● Texte choisi:

※ ※ ※

Le dynamisme des opérations de sortie a entretenu l’effervescence, sinon l’euphorie du secteur tout au long de l’année. Ouverture du marché boursier, retour des industriels et abondance de la dette ont permis de renouer avec des valorisations d’avant-crise… mais uniquement pour les «happy few» !
«Le marché des sorties européen renoue avec le niveau de 2007», titrait sobrement le rapport du troisième trimestre du Centre for Management Buy-Out Research (CMBOR) paru en octobre. Avec des produits de cession qui ont atteint le montant record de 80 milliards d’euros sur les trois premiers trimestres de 2014, cette année est à marquer d’une pierre blanche dans l’histoire récente du private equity. Cette euphorie s’explique principalement par la multiplication des IPO des entreprises sous LBO qui ont représenté, en valeur, près de la moitié des sorties orchestrées par les fonds d’investissement cette année. La Bourse de Paris a en effet déroulé le tapis rouge aux participations détenues par les fonds dès fin 2013. Après les IPO de Numericable (Cinven et Carlyle), Tarkett (KKR) ou encore GTT (Hellman & Friedman), Elior a aussi profité de l’ouverture de la fenêtre boursière pour renouer avec le marché, huit ans après le P-to-P orchestré par Charterhouse et Chequers. Un retour en grâce des entreprises sous LBO qui a concerné l’ensemble des places boursières européennes puisque près de la moitié des introductions en bourse en Europe au premier semestre ont été initiées par des fonds de private equity, selon les statistiques de Mergermarket. Revers de la médaille, le marché a saturé dès la fin de l’été, renouant avec une forte volatilité et stoppant net les process des candidats sur les rangs des IPO de l’automne. Spie en a fait les frais à la veille même de sa cotation, privant ses actionnaires financiers, Clayton Dubilier & Rice, Ardian et la Caisse de dépôt et de placement du Québec (CDPQ), de leur sortie partielle. Changement de calendrier, voire de programme, aussi pour Eurazeo qui espérait trouver une porte de sortie boursière pour Elis et Europcar, ainsi que 3i qui aurait aussi planché sur une IPO pour Labco. Des process d’autant plus compromis que les cours de bourse des anciennes participations du private equity ont été particulièrement chahutés, enregistrant une baisse moyenne de 2,5 % depuis le début de l’année au niveau européen selon Dealogic (20 % en France !) tandis que les cours des entreprises cotées par des actionnaires industriels progressaient, eux, de 3 %… De quoi refroidir les ardeurs des investisseurs des marchés boursiers pour les prochaines IPO orchestrées par des fonds !

※ ※ ※

● Enregistrements affichés:

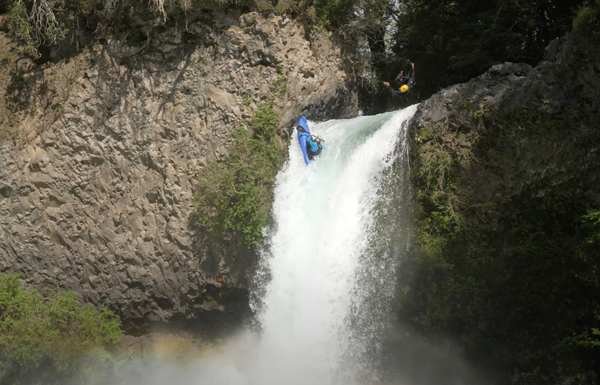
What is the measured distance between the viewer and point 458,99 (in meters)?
9.21

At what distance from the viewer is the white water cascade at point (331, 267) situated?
31.3 ft

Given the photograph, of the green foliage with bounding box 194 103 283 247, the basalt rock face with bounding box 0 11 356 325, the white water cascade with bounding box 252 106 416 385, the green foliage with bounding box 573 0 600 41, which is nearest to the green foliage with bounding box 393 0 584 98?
the green foliage with bounding box 573 0 600 41

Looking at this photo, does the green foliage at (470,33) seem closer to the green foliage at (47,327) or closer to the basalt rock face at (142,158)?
the basalt rock face at (142,158)

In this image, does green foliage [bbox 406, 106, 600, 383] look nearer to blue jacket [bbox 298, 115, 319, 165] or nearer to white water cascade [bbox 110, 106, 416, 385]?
white water cascade [bbox 110, 106, 416, 385]

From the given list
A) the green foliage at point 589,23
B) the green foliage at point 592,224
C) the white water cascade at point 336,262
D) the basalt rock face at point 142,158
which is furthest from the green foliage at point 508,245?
the basalt rock face at point 142,158

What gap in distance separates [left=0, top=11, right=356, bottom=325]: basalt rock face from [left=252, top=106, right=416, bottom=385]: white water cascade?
104cm

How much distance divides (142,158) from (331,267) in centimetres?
421

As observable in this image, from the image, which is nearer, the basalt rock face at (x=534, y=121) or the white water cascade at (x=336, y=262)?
the basalt rock face at (x=534, y=121)

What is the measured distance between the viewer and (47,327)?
36.3ft

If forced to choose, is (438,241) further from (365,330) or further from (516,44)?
(516,44)

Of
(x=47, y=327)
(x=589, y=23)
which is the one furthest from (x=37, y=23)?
(x=589, y=23)

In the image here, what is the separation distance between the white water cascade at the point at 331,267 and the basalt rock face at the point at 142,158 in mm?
1042

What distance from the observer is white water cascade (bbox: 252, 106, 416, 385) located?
31.3 ft

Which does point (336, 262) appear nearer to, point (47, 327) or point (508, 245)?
point (508, 245)
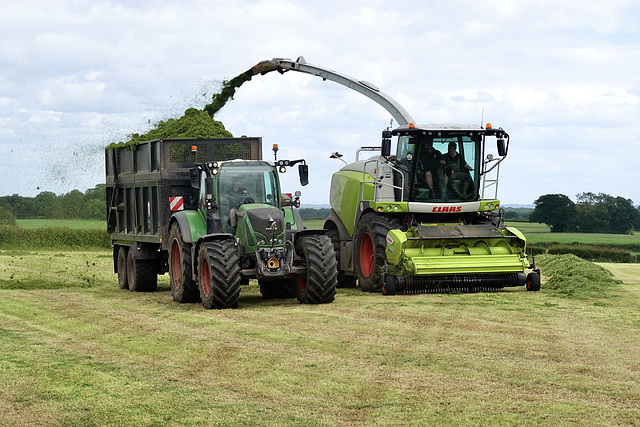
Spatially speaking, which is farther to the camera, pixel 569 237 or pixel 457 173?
pixel 569 237

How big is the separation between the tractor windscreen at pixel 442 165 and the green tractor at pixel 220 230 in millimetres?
2634

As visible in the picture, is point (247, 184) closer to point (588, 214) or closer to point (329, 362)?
point (329, 362)

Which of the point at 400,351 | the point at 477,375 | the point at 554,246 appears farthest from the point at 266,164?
the point at 554,246

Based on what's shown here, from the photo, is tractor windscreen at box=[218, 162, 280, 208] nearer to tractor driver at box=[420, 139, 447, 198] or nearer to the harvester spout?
tractor driver at box=[420, 139, 447, 198]

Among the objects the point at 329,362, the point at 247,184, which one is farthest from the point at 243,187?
the point at 329,362

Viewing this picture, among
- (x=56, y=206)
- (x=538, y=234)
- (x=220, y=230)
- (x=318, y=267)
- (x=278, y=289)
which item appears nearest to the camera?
(x=318, y=267)

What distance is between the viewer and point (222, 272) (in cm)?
1312

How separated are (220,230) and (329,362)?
5938 millimetres

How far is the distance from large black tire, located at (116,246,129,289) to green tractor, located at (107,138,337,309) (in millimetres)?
1233

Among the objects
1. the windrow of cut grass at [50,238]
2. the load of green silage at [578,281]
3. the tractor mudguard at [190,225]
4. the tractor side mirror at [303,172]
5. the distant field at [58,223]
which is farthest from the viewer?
the windrow of cut grass at [50,238]

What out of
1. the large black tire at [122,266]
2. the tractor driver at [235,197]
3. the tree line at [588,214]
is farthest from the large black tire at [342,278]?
the tree line at [588,214]

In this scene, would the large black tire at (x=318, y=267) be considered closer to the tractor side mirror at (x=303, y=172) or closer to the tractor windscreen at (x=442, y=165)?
the tractor side mirror at (x=303, y=172)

※ ※ ※

● Liste des tâches:
1. Répondez à ces questions d’après le texte choisi :
(a) Quel montant les produits de cession ont-ils atteint sur les trois premiers trimestres de 2014 ?
(b) Quels actionnaires financiers de Spie ont été privés de leur sortie partielle ?
(c) Selon Dealogic, de combien les cours des anciennes participations du private equity ont-ils baissé en moyenne en France ?
2. Indiquez si chacune de ces affirmations concorde avec le texte choisi, en citant les mots qui tranchent :
(a) Elior est revenu en bourse huit ans après le P-to-P orchestré par Charterhouse et Chequers.
(b) En valeur, les IPO d’entreprises sous LBO ont représenté plus des trois quarts des sorties des fonds cette année.
(c) Les cours des entreprises cotées par des actionnaires industriels ont reculé.
Les enregistrements n’interviennent en rien ici.

● Liste des réponses:
1.
(a) 80 milliards d’euros.
(b) Clayton Dubilier & Rice, Ardian et la Caisse de dépôt et de placement du Québec (CDPQ).
(c) De 20 %.

2.
(a) Oui : « huit ans après le P-to-P orchestré par Charterhouse et Chequers ».
(b) Non : « près de la moitié des sorties orchestrées par les fonds d’investissement cette année ».
(c) Non : « progressaient, eux, de 3 % ».